— Start of TEXT PROVIDED —
After playing the game for a few generations, additional visualizations are possible. In particular, the player will notice the emergence of different enemy types (all enemies start as basic in gen 0). The enemy types are Basic, Blaster, Ice, Fire, Laser, and Acid. The type is specified in the Main Type column.

Here we introduce visualizations related to discrete data (Type) and count data (frequency).

Code
# Define the custom color palette.  I hated the defaults.
color_palette = {
    'Basic': '#D3D3D3',  # Light grey
    'Blaster': '#8B0000',  # Dark reddish grey
    'Ice': '#1E90FF',  # Blue
    'Fire': '#FFA500',  # Orange
    'Laser': '#800080',  # Purple
    'Acid': '#00FF00'  # Green
}

# Count the frequency of each Main Type
main_type_counts = df_wave_4['Main Type'].value_counts().reset_index()
— End of TEXT PROVIDED —
- STATED GOAL 1
Write out the passage on enemy types, everything from "After playing the" down to "Main Type column.", without changing a word.
— Start of EXTRACTED RECORDS —
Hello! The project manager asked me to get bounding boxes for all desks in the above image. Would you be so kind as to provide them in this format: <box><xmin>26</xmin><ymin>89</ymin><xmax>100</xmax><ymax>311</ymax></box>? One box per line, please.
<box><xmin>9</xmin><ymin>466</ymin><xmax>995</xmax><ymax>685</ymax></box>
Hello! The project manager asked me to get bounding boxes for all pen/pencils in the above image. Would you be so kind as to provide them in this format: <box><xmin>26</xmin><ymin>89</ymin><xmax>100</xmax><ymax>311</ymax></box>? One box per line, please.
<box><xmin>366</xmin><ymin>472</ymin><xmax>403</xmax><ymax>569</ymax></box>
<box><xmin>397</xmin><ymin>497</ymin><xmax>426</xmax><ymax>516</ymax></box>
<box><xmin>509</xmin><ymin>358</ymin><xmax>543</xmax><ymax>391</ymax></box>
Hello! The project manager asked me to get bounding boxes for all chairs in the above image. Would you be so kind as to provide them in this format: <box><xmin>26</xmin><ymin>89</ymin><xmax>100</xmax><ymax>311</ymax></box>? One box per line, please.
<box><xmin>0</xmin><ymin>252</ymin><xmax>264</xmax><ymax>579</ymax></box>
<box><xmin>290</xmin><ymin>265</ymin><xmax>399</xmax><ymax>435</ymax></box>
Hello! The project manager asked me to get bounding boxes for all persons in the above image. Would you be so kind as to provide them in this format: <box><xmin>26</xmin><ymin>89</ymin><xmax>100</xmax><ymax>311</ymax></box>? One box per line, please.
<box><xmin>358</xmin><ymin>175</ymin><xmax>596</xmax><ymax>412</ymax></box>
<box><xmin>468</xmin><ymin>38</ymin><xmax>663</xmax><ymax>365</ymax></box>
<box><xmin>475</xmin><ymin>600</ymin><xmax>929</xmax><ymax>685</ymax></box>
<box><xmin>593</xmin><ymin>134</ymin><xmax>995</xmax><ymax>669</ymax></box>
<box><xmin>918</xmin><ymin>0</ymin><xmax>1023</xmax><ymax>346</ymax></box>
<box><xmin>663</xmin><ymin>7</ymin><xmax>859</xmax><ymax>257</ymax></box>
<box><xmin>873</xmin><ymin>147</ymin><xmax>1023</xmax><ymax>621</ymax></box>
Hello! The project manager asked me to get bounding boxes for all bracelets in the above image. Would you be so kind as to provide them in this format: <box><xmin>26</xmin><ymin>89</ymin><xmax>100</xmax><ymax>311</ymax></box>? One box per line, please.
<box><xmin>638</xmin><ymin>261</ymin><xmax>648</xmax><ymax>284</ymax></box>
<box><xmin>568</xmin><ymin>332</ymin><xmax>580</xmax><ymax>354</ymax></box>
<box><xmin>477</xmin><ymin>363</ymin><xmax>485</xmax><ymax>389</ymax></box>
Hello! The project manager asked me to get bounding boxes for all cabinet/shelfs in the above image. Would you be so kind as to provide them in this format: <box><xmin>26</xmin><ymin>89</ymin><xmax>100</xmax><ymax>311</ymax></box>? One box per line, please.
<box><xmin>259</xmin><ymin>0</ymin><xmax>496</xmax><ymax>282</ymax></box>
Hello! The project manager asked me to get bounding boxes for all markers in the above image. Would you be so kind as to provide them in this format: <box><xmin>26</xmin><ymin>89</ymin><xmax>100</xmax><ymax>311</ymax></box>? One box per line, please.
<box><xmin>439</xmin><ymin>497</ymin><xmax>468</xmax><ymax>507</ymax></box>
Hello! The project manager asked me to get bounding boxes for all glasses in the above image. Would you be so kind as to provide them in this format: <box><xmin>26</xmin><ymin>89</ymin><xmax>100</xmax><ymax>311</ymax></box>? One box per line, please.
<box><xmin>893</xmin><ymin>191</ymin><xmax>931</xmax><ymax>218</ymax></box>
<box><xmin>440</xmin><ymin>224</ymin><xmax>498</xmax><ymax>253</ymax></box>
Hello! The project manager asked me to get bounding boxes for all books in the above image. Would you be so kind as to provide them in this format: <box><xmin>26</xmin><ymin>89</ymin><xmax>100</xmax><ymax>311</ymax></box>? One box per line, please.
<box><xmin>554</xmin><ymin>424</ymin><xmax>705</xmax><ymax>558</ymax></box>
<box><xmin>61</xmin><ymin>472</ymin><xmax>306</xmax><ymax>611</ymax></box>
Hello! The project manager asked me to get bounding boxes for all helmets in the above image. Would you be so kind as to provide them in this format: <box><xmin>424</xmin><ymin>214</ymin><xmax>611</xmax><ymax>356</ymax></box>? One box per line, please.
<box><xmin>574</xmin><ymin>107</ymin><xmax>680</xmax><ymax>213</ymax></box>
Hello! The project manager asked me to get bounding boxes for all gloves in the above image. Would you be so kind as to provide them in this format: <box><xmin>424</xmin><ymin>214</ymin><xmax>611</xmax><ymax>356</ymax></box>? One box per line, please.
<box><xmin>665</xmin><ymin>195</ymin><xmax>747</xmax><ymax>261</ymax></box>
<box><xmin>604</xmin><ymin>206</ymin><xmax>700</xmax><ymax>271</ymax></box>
— End of EXTRACTED RECORDS —
- STATED GOAL 2
Report every line of the listing that contains the word "gloves", and match the case.

- CORRECT RESULT 1
After playing the game for a few generations, additional visualizations are possible. In particular, the player will notice the emergence of different enemy types (all enemies start as basic in gen 0). The enemy types are Basic, Blaster, Ice, Fire, Laser, and Acid. The type is specified in the Main Type column.

- CORRECT RESULT 2
Hello! The project manager asked me to get bounding boxes for all gloves in the above image. Would you be so kind as to provide them in this format: <box><xmin>424</xmin><ymin>214</ymin><xmax>611</xmax><ymax>356</ymax></box>? One box per line, please.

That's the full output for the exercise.